Ringfort (Rath), Lisdachon, Co. Westmeath
Co. Westmeath |
Ringforts
Most ringforts in Ireland are roughly circular; this one, sitting on a prominent rise in the gentle pasture of County Westmeath, is not.
The enclosure at Lisdachon is subrectangular, an unusual shape for a rath, which already sets it apart from the thousands of more familiar round examples scattered across the Irish landscape. A rath is an early medieval enclosed farmstead, typically defined by one or more earthen banks and ditches, and used as a defended homestead during the first millennium.
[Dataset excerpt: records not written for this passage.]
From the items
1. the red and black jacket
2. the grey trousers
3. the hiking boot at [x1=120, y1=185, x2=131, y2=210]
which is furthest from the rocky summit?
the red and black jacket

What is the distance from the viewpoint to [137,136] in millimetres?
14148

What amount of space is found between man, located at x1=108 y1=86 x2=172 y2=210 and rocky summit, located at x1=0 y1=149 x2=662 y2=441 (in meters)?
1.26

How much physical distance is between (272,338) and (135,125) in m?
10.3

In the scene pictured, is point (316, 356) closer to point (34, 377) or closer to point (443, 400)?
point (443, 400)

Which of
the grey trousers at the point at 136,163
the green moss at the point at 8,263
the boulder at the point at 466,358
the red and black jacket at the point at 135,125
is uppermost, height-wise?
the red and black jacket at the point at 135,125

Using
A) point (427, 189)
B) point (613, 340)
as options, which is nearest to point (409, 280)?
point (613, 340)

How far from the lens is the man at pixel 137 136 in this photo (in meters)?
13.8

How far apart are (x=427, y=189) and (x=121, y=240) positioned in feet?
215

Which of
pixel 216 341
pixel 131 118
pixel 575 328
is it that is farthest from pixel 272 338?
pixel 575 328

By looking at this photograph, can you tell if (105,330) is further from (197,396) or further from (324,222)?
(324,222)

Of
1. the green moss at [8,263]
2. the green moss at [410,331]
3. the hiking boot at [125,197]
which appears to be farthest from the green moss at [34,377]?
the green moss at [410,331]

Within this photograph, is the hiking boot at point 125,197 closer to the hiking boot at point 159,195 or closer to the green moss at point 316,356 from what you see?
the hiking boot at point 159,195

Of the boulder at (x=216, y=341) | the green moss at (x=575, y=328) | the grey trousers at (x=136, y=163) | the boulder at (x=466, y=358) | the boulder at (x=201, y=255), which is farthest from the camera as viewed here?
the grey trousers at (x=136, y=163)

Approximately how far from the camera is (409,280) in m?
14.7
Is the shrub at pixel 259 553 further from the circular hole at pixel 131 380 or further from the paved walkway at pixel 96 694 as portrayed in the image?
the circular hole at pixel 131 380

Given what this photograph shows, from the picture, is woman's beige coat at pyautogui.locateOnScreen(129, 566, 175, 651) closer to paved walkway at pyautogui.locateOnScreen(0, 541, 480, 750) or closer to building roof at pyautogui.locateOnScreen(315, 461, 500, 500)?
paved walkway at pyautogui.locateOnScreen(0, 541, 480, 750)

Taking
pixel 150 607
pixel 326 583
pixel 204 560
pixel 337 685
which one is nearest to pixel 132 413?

Here, the enclosure stretches roughly 41 metres on its longer axis and just over 34 metres on the shorter one, with two concentric banks separated by a fosse, the term used for the ditch between them.
Surveys carried out in 1971 and 1976 recorded the site in considerable detail. The inner bank survives well on most sides but has been worn down to a scarp along the north-west. The intervening fosse remains legible in several sections, particularly to the south-west and north-east. A causewayed entrance on the east-north-east side is one of the more precisely documented features: a gap of around four metres at the top of the inner bank leads to a causeway crossing the fosse, roughly five metres wide overall and still standing about thirty centimetres above the surrounding ground. The interior carries traces of cultivation ridges aligned roughly east-north-east to west-south-west, suggesting the enclosed ground was worked at some point, and a faint internal bank runs north-north-west to south-south-east across the interior. A slight rise marks where an Ordnance Survey triangulation station once stood, recorded at 318 feet above sea level. The site has not escaped damage: quarrying has removed part of the exterior on the north-west side, and a field boundary cuts across the north-west quadrant, truncating the monument in that corner.